*Scene question records*.
--- --- ---

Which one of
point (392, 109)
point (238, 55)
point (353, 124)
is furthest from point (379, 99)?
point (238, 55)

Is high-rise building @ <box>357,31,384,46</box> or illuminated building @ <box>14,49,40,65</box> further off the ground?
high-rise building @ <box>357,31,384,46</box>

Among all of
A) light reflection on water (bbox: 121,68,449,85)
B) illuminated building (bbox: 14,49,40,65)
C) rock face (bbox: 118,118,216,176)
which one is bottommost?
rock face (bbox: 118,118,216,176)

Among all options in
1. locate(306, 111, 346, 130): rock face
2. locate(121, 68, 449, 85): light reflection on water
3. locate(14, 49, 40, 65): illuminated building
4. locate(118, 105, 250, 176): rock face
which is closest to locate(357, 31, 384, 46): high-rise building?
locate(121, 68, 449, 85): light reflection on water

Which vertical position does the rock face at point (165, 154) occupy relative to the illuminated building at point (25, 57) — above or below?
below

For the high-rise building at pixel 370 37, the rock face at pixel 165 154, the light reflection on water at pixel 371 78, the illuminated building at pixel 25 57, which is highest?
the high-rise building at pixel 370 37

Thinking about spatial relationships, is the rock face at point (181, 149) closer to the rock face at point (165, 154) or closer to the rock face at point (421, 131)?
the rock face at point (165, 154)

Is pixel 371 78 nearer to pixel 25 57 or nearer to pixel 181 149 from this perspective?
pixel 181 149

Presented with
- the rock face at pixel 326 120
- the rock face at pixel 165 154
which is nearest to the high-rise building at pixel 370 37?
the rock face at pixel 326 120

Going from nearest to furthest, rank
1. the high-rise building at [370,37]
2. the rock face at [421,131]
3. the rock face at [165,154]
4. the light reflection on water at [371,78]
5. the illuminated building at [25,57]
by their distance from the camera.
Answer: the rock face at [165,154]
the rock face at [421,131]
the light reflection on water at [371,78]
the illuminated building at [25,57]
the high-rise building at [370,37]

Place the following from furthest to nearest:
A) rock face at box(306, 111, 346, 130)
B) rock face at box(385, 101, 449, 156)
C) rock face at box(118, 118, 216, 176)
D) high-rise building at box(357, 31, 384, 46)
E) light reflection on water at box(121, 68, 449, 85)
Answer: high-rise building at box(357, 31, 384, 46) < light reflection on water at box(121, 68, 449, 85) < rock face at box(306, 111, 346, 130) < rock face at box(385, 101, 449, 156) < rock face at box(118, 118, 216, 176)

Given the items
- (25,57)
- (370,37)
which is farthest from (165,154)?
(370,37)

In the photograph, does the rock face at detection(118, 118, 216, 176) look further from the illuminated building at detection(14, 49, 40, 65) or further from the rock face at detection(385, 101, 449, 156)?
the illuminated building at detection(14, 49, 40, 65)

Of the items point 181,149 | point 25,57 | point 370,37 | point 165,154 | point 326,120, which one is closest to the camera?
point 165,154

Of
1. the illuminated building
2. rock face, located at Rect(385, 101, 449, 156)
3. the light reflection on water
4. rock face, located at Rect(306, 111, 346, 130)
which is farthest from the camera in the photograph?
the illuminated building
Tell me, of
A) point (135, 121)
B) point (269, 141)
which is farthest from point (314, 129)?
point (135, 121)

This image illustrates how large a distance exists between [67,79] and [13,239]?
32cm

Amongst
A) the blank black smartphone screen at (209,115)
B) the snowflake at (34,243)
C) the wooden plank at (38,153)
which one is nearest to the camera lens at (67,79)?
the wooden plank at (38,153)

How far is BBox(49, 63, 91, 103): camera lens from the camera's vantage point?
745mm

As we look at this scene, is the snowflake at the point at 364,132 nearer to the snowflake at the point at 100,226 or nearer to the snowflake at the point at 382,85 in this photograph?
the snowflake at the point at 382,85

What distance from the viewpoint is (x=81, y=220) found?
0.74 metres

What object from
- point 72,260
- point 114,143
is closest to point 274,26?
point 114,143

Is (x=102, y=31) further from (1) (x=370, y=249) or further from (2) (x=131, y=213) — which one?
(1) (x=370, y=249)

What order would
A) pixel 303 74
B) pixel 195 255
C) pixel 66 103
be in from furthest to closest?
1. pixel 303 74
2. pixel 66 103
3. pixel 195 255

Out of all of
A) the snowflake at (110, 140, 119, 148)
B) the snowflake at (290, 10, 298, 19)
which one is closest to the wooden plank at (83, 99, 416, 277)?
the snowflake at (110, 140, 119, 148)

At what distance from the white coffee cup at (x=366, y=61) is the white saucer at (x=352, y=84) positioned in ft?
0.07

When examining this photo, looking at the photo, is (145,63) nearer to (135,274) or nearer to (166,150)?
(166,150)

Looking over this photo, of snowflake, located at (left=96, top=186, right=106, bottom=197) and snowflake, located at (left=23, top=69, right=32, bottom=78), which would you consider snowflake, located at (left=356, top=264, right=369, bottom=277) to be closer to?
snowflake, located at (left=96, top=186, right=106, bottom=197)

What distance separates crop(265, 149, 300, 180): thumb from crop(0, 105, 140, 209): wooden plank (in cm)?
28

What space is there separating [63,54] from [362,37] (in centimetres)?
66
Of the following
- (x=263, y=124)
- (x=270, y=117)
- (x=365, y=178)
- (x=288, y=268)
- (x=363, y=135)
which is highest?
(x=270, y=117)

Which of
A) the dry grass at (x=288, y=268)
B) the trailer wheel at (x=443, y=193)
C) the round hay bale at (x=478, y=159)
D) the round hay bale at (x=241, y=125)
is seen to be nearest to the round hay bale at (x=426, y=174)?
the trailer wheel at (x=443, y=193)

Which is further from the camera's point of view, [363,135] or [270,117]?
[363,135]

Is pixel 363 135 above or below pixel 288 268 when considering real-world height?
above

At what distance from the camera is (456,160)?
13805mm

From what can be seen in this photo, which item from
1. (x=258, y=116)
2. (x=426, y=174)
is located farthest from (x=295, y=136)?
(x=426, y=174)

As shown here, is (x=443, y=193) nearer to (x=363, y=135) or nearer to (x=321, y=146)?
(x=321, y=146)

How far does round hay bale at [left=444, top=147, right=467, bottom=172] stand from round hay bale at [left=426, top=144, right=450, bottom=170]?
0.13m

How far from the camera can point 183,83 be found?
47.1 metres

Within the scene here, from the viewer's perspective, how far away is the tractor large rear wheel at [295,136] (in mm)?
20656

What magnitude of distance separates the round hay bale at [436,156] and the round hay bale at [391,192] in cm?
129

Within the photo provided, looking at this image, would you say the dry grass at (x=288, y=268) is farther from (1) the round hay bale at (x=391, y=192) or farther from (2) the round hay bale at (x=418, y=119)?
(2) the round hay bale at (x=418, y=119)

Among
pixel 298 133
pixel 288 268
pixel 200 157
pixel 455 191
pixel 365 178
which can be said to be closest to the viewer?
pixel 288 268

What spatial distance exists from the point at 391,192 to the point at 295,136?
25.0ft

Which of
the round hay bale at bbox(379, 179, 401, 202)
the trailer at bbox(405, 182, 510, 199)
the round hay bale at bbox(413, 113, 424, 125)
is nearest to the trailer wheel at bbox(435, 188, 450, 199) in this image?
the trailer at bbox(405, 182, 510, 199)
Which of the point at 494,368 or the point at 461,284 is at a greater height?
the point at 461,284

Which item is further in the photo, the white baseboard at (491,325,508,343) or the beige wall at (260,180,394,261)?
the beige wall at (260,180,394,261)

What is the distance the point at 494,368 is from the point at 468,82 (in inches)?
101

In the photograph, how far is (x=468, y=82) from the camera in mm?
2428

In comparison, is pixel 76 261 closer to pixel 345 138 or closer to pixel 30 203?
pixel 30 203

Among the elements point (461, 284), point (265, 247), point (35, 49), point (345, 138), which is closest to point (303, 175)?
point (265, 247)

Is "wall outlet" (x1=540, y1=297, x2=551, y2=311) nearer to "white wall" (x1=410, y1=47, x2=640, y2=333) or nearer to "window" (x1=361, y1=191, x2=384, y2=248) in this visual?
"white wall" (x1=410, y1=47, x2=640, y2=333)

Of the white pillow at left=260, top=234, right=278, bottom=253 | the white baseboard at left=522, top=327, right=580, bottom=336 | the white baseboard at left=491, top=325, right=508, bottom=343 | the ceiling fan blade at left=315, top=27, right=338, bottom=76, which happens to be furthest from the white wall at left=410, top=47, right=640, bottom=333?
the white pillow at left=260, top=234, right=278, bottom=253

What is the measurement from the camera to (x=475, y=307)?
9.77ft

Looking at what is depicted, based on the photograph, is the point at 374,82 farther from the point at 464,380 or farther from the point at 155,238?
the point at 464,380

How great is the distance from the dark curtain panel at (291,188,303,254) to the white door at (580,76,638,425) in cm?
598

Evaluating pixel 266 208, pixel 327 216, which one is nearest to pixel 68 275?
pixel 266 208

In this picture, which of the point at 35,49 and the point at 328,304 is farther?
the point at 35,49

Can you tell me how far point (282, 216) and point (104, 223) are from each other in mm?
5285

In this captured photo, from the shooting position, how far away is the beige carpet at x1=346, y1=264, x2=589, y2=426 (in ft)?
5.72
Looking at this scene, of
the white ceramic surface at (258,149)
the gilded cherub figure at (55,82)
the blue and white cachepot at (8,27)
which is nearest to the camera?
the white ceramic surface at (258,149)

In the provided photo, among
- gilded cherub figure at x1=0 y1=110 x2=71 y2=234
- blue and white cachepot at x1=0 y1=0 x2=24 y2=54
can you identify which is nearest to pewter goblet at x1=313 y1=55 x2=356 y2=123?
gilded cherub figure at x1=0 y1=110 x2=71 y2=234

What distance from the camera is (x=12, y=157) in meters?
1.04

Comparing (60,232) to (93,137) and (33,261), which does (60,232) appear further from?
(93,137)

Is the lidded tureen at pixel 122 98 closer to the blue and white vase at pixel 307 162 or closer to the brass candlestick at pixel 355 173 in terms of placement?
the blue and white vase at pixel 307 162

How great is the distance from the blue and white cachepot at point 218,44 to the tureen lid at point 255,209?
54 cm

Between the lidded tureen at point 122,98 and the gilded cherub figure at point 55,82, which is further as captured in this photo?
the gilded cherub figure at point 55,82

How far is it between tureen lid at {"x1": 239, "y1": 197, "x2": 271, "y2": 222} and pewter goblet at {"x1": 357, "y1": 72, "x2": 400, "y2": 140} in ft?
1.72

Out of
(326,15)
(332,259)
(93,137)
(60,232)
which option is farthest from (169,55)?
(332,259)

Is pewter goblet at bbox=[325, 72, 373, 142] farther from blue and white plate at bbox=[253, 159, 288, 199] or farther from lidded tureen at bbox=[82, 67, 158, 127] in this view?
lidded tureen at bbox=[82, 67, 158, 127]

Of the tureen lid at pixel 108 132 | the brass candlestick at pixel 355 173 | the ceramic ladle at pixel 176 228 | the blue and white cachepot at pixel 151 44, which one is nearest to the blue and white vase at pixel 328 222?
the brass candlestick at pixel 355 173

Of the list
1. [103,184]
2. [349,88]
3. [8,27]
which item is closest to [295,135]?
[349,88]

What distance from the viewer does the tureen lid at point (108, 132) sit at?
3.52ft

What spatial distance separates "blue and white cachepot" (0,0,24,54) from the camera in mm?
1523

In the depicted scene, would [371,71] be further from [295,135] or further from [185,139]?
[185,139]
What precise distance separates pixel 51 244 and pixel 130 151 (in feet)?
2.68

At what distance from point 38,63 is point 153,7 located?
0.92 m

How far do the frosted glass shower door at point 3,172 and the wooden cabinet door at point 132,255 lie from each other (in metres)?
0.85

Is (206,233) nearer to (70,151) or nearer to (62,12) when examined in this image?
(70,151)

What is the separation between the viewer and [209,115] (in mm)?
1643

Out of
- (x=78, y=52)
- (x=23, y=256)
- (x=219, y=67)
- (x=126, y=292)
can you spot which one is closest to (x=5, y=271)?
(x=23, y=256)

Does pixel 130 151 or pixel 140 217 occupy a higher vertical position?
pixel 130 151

--- --- ---

*WHAT TO PRODUCE*. Reproduce the items above word for word, starting with the line that contains "Of the following" and continuing through the line that contains "47.1 metres".

*ANSWER TO THE PROBLEM*.
Of the following
- (x=263, y=124)
- (x=270, y=117)
- (x=365, y=178)
- (x=288, y=268)
- (x=363, y=135)
which is highest?
(x=270, y=117)

Which of
A) the dry grass at (x=288, y=268)
B) the trailer wheel at (x=443, y=193)
C) the round hay bale at (x=478, y=159)
D) the round hay bale at (x=241, y=125)
is seen to be nearest to the round hay bale at (x=426, y=174)?
the trailer wheel at (x=443, y=193)

Which is further from the camera's point of view, [363,135] or [270,117]?
[363,135]

Is pixel 363 135 above or below pixel 288 268 when considering real-world height?
above

At what distance from the camera is (456,160)?
13805mm

From what can be seen in this photo, which item from
1. (x=258, y=116)
2. (x=426, y=174)
is located farthest from (x=295, y=136)?
(x=426, y=174)

As shown here, is (x=443, y=193) nearer to (x=363, y=135) or nearer to (x=321, y=146)?
(x=321, y=146)

How far does round hay bale at [left=444, top=147, right=467, bottom=172] stand from round hay bale at [left=426, top=144, right=450, bottom=170]?
0.13m

How far from the camera can point 183,83 be found?
47.1 metres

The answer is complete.